> Your objective
Name every person identified by name in the blog post on Article 50.

> Supplied passage
___

If I had lost the general election by a slim margin I would have reached across to my opponents, shaken their hand, wished them well with a difficult job, kissed my good lady, and definitely have gone to the pub. A quantity of beer would clearly have followed (preferably Northumbrian Ale - I definitely support my local brewers).
It is well known in the north east that I campaigned for Remain in the referendum; but I fully accept the result. In order to trigger the process the Prime Minister has to notify formally the EU that the process must commence using Article 50. Parliament has already voted on this once since June 23 2016 and I believe that the Prime Minister is quite right to make it very clear that she will respect the June 23 result.
But the opposition parties are taking a different line. The liberals seem to have forgotten the democrat part of their name - and clearly therefore a liberal democrat does not respect democracy. I listen to the ir argument which goes "the people have voted but the people were wrong, and should be ignored."
And now that arch rebel Jeremy Corbyn (voting record 500 times against his own party, let alone the coalition 2010-2015 government) is putting a 3 line whip on his party to vote for article 50.
And they don't like it.
The full spectator report of this is here: http://blogs.spectator.co.uk/2017/01/irony-corbyns-three-line-whip/
But the key points are this:
Now the Labour leader is faced with one of those awkward moments that involve him telling his MPs to vote a certain way on a controversial issue, and those MPs rightly being a bit miffed. But it’s not the ‘Bitterites’ who are causing the trouble so far on the Labour leader’s suggestion this afternoon that he would expect his party to vote in favour of triggering Article 50. Clive Lewis, that well-known Blairite (for those who struggle with sarcasm and the internet, this is not true unless you read the Canary regularly), has told his local paper he needs more assurances from the government before he can support this vote. It hasn’t been a great day for Labour, though that sentence in itself is now rapidly becoming a ‘dog bites man’ sort of story. The party is now at 25 per cent in the polls, according to YouGov, 17 points behind the Tories. In this week’s magazine, I’ve looked at how it is faring in its Northern and Midlands heartlands, with some observations from insiders that are far more painful for the party than a dog bite. Dan Jarvis is one MP who has been fretting about Labour’s message on immigration, and has told The House magazine that the issue has become ‘toxic’. But we already know this. In fact, we’ve known for a long time what most of Labour’s problems are. Its problem is not that it doesn’t understand what its problem is. It’s that it already knows but refuses to do anything about it."

___

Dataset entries
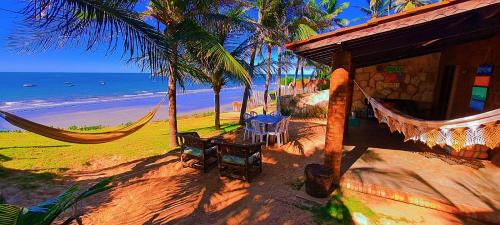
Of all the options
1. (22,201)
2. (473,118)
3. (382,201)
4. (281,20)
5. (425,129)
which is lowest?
(22,201)

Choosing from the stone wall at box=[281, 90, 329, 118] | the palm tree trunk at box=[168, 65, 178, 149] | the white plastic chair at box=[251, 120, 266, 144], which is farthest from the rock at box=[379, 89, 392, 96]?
the palm tree trunk at box=[168, 65, 178, 149]

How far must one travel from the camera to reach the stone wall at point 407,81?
27.9 feet

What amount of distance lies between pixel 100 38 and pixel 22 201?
2.99 meters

___

> Response to this task
Jeremy Corbyn, Clive Lewis, Dan Jarvis